這份親近,這份真誠,看得喬梁都有些不適,轉變得太快了。剛剛在屋內義憤填膺的話好像還在屋頂盤旋,秦鶴鳴本人想裝聾作啞聽不到也是不可能的。
秦鶴鳴卻擺了擺手,而後撩起天青色紗衣,向著喬宏山重重跪了下去。
他跪得突然,嚇得喬老太爺一個激靈:“這,這……”
畢竟是老人,反應能力自然會差一些。而喬梁在這一瞬已經明白過來,但卻也只垂著眼看著他,並沒有扶起的意思。
“晚輩今日過來是特意負荊請罪的,挽兒的傷因我而起,她受傷我心裡也難受,身體髮膚受之於父母,但我想長輩們會更難過的。故而今日請喬老太爺,喬大人責罰,是我沒有照顧好挽兒!”
“不知大司馬是想讓我們如何責罰於你?”喬梁眯著眼,一臉不屑。十有八九是來做做樣子的。
喬宏山瞥了一眼喬梁,未加阻攔。他倒也想看看秦鶴鳴對他這個寶貝孫女和喬家的態度。
“一切皆是晚輩的責任,願打願罰皆無話可說。家父家母皆在門房候著,若給晚輩留一口氣,還得請喬大人與他們商議三日後大婚事宜。”
接著便是重重一個響頭落在地上,這一聲震得喬宏山心也跟著顫了一下,急急轉過臉對四姨太說:“秦家老爺夫人也過來啦?人都哪去啦,竟然如此慢待親家!”
門房委委屈屈地回話:“小的是跟著大司馬過來的,大司馬特意囑咐小的不能說秦老爺夫妻也一同過來了。”
哪有心思斷這些口水官司,喬梁得了喬宏山的一記眼刀子,早已提起長袍向前院走去。喬家歷來家風便是如此,親近之人來了厚待,而厭煩之人來了呢,恐怕連門房都入不得了。
林氏在裡間亦是聽得真切,咬牙切齒地橫了一眼喬挽:“這姑爺八百個心眼子,我和你爹認栽了!”
說罷命人將喬挽衣裙整理好,也循著喬梁一起去了前院。
喬挽無辜地長嘆一聲,甭說他八百個心眼子,就算有八萬個心眼子,不對發狠怎麼對我咬牙切齒的呢,躺槍的滋味真不好受啊。

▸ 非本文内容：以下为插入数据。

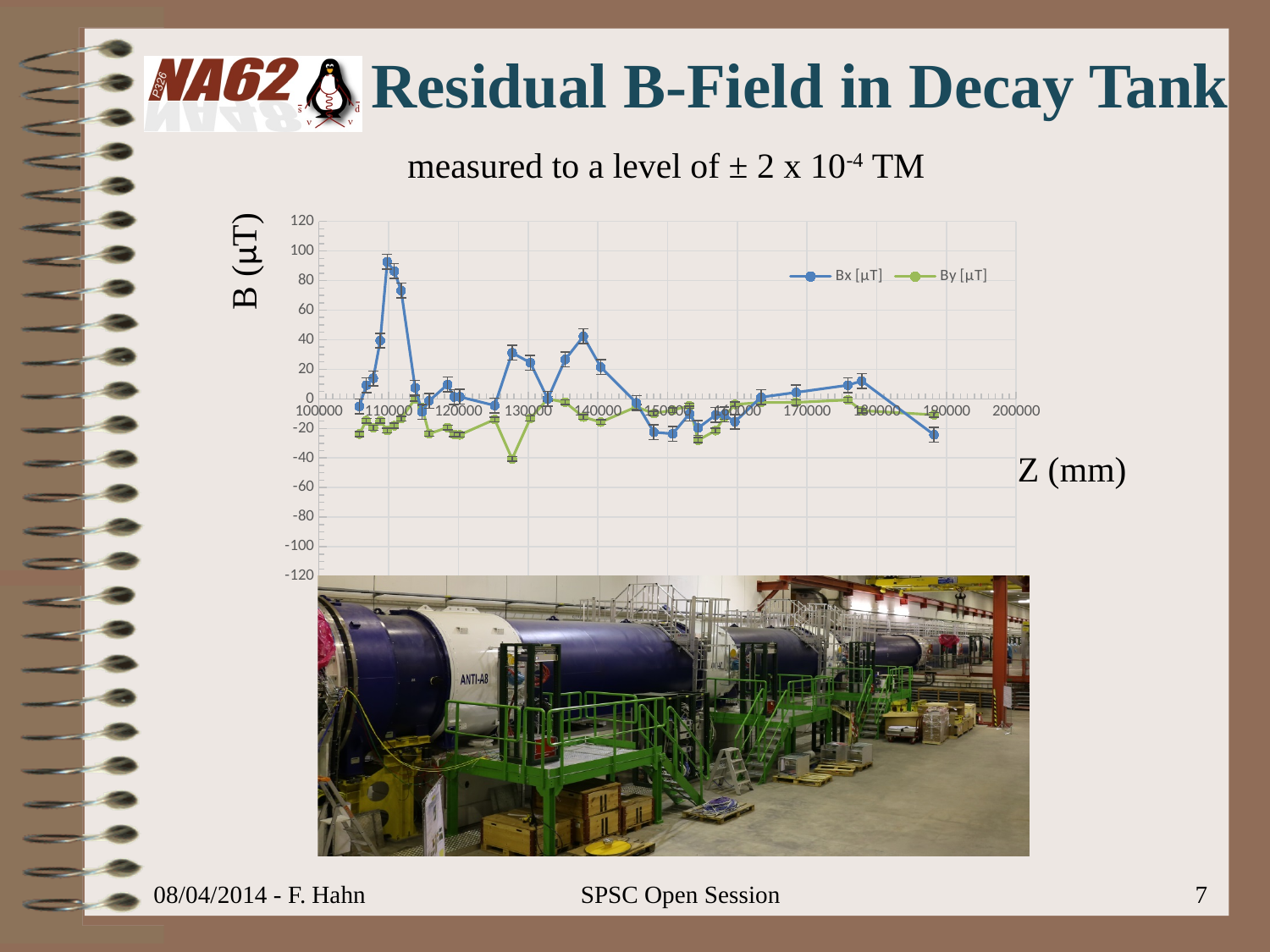
Is the maximum value of Bx [µT] greater or less than 80? greater What kind of chart is shown on the slide? line chart What is the label of the vertical axis of the chart? B (µT) Near which labelled Z value does Bx [µT] reach its maximum? 110000 What are the two series named in the chart legend? Bx [µT] and By [µT] Is the lowest value of By [µT] greater or less than -20? less Which series reaches the lowest (most negative) value, Bx [µT] or By [µT]? By [µT] How many series does the chart legend list? 2 Does Bx [µT] rise or fall between its peak near Z = 110000 and Z = 120000? fall Is the last Bx [µT] point (near Z = 190000) greater or less than 0? less Which series reaches the higher maximum value, Bx [µT] or By [µT]? Bx [µT]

四姨太見機行事,笑吟吟地走過去扶了秦鶴鳴起身:“男兒膝下有黃金,我們喬家可不興跪來跪去的,快起來吧。”
秦鶴鳴一邊苦笑起身,一邊腹誹了一通這位祖母,也是個不好惹的,軟綿綿的話裡藏著針呢。
四姨太可不管他如何想的,聽見裡間有了動靜兒,就對喬宏山說:“老太爺,您看既然親家來人了,雖說您是長輩,涉及咱們家丫頭的事,要不要坐個鎮,免得梁兒在大是大非上沒個章程?”
“嗯,梁兒冒冒失失的,說話就像是炮仗一樣,商量事就要有個商量事的態度。走吧,扶我過去!”